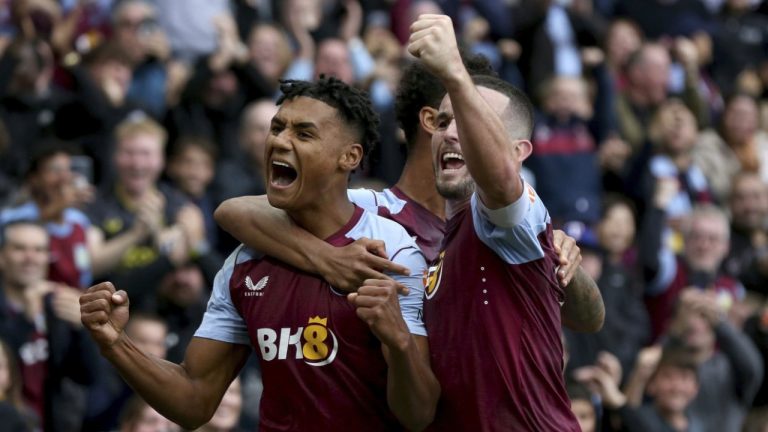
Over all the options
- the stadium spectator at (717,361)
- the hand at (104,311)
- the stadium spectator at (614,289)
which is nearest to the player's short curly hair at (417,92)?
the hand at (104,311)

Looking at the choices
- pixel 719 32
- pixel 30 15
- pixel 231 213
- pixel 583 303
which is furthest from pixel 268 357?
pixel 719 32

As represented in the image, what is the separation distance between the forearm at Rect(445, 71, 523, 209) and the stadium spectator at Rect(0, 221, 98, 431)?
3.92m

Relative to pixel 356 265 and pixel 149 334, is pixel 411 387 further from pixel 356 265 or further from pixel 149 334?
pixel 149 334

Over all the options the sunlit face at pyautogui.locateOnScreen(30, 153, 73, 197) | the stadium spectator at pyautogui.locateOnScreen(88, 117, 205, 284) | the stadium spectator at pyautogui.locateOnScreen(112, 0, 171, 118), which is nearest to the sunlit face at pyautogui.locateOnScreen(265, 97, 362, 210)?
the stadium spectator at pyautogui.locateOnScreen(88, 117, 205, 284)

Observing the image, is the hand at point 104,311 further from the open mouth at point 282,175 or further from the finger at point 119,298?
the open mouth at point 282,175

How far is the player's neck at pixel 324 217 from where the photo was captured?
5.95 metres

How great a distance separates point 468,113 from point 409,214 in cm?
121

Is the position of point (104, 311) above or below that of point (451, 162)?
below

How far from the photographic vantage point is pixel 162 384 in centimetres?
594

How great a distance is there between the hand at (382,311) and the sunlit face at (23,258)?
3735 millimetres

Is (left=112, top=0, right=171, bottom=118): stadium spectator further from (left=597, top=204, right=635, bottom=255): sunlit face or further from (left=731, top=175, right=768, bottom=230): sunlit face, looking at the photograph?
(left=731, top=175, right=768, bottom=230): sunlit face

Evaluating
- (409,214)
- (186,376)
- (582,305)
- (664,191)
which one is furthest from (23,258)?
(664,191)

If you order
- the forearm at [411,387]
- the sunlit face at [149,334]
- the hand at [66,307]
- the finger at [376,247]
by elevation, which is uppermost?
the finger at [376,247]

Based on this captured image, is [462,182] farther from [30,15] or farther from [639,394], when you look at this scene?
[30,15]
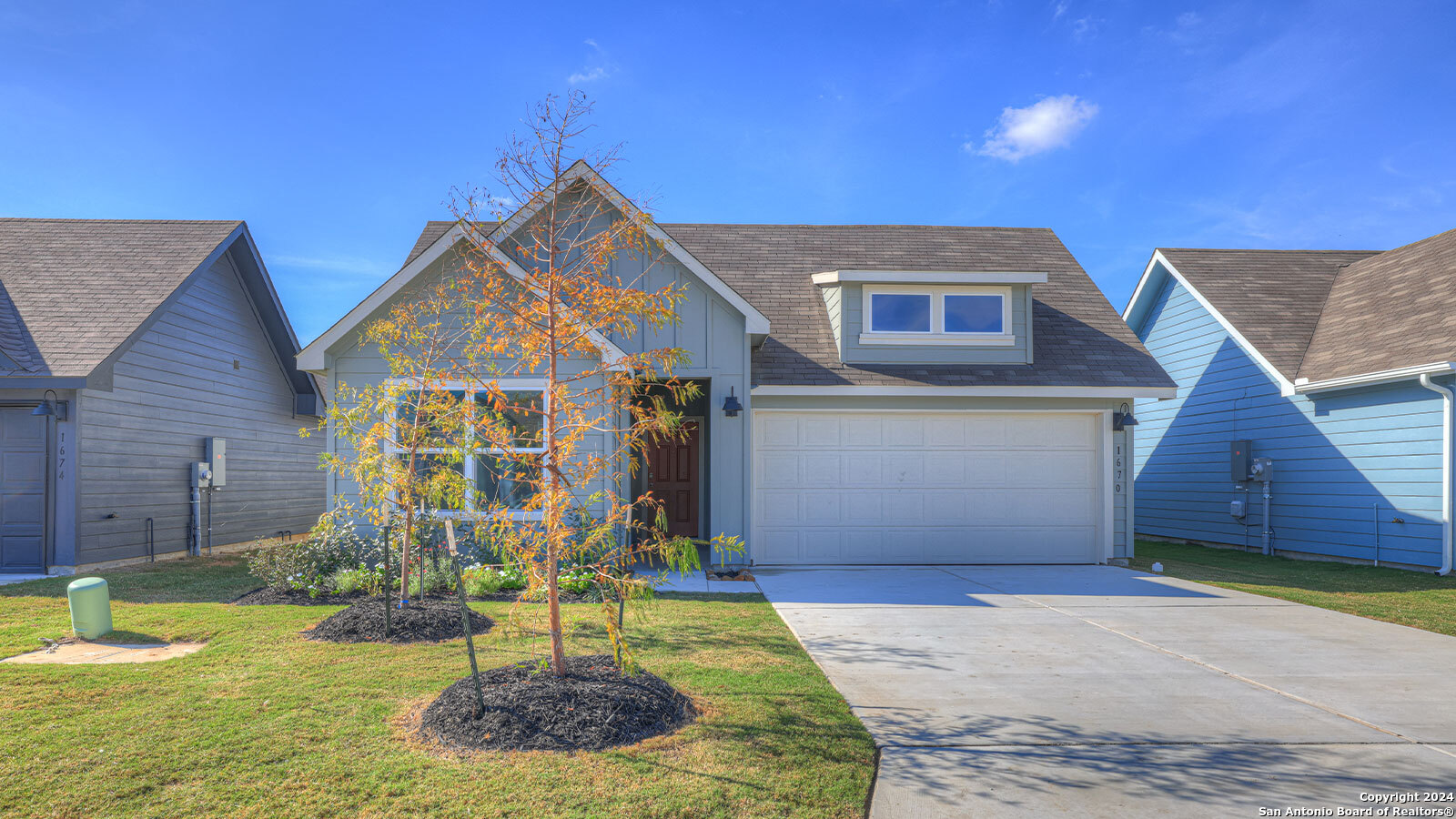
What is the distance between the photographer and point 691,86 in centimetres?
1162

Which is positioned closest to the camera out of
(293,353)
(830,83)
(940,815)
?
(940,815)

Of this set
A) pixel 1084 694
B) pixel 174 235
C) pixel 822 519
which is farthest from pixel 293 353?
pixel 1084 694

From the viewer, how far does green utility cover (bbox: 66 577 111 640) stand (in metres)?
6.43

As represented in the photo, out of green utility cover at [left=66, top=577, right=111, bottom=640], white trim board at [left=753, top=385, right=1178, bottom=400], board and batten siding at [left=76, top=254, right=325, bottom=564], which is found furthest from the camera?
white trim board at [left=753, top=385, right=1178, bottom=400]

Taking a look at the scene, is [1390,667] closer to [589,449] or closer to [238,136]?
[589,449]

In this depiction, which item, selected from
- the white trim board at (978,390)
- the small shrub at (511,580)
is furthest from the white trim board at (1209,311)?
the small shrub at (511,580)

+ + + + +

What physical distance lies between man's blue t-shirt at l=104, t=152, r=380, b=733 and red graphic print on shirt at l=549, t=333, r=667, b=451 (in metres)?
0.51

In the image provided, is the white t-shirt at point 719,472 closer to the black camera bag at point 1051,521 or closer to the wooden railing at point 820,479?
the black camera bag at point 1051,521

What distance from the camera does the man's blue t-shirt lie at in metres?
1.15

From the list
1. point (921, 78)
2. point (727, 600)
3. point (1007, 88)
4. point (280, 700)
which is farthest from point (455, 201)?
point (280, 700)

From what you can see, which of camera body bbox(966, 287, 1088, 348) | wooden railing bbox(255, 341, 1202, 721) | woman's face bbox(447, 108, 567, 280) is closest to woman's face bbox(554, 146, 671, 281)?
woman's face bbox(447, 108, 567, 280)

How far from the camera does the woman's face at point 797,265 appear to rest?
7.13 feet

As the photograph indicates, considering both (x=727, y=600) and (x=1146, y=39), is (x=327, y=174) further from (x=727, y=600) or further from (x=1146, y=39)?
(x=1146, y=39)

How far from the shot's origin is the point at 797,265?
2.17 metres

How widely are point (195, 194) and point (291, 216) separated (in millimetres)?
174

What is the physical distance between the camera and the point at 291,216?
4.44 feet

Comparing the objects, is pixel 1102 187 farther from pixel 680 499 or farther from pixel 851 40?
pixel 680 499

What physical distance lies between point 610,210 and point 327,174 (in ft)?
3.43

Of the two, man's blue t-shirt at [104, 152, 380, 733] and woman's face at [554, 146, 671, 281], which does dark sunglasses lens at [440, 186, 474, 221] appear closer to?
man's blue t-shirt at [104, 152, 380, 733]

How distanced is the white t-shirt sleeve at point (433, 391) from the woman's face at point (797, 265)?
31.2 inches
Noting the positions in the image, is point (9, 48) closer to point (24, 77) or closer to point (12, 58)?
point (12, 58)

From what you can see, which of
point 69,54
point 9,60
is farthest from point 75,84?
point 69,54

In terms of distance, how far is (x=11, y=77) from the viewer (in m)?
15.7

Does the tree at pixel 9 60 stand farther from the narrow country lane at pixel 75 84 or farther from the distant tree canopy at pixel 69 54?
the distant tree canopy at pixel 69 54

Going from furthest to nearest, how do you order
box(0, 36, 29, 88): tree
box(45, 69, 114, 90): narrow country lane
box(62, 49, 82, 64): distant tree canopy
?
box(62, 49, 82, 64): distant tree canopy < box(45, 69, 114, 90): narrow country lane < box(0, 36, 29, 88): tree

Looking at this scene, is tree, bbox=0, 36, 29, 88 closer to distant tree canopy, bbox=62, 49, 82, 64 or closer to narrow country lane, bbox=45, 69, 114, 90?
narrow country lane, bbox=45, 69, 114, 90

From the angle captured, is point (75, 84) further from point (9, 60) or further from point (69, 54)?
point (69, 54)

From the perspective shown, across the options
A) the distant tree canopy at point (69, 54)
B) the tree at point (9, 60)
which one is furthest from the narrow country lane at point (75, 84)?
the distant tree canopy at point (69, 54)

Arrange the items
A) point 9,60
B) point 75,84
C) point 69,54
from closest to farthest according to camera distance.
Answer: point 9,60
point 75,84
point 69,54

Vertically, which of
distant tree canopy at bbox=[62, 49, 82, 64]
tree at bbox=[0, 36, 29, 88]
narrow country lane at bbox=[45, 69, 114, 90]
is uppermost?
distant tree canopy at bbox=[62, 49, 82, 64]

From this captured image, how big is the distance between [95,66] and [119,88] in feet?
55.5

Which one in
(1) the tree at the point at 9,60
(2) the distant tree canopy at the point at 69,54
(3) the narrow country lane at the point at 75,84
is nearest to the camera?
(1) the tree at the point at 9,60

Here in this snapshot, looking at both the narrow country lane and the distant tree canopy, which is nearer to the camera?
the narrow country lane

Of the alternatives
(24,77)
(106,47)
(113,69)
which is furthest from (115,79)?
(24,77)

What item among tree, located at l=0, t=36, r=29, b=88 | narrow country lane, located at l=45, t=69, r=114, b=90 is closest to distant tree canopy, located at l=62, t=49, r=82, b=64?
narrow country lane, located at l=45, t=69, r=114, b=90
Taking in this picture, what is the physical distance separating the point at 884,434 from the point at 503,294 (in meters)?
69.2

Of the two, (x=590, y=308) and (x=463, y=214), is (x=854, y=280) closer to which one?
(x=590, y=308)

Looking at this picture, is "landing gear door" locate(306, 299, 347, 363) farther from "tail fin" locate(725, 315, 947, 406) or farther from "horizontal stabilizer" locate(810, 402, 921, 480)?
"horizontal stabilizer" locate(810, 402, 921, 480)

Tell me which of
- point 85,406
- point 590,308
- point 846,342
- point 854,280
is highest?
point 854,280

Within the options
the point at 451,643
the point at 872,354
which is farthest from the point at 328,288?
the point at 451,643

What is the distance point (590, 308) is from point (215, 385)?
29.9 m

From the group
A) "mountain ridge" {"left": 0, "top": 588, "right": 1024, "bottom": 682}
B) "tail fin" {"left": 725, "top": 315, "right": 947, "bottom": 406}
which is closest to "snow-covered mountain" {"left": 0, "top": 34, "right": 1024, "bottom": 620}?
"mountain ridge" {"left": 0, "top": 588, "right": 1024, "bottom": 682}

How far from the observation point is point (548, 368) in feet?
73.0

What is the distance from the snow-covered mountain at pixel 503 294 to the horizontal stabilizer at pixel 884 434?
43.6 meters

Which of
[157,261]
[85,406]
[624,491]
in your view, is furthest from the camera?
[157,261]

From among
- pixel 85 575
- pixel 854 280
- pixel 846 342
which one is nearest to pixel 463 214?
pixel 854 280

+ + + + +

■ YOUR OBJECTIVE
Copy out every line above from the one containing "How far from the camera" down to the one containing "2.17 metres", and shift each number in the answer distances and coordinates by -86.

■ SOLUTION
How far from the camera does the woman's face at point 797,265 appear to rest?
-78.87 feet

As the photograph indicates, considering both (x=727, y=600) and (x=1146, y=39), is (x=327, y=174) further from (x=727, y=600) or further from (x=1146, y=39)?
(x=1060, y=-47)

How far from the shot's origin is the point at 797,265?
-83.83 metres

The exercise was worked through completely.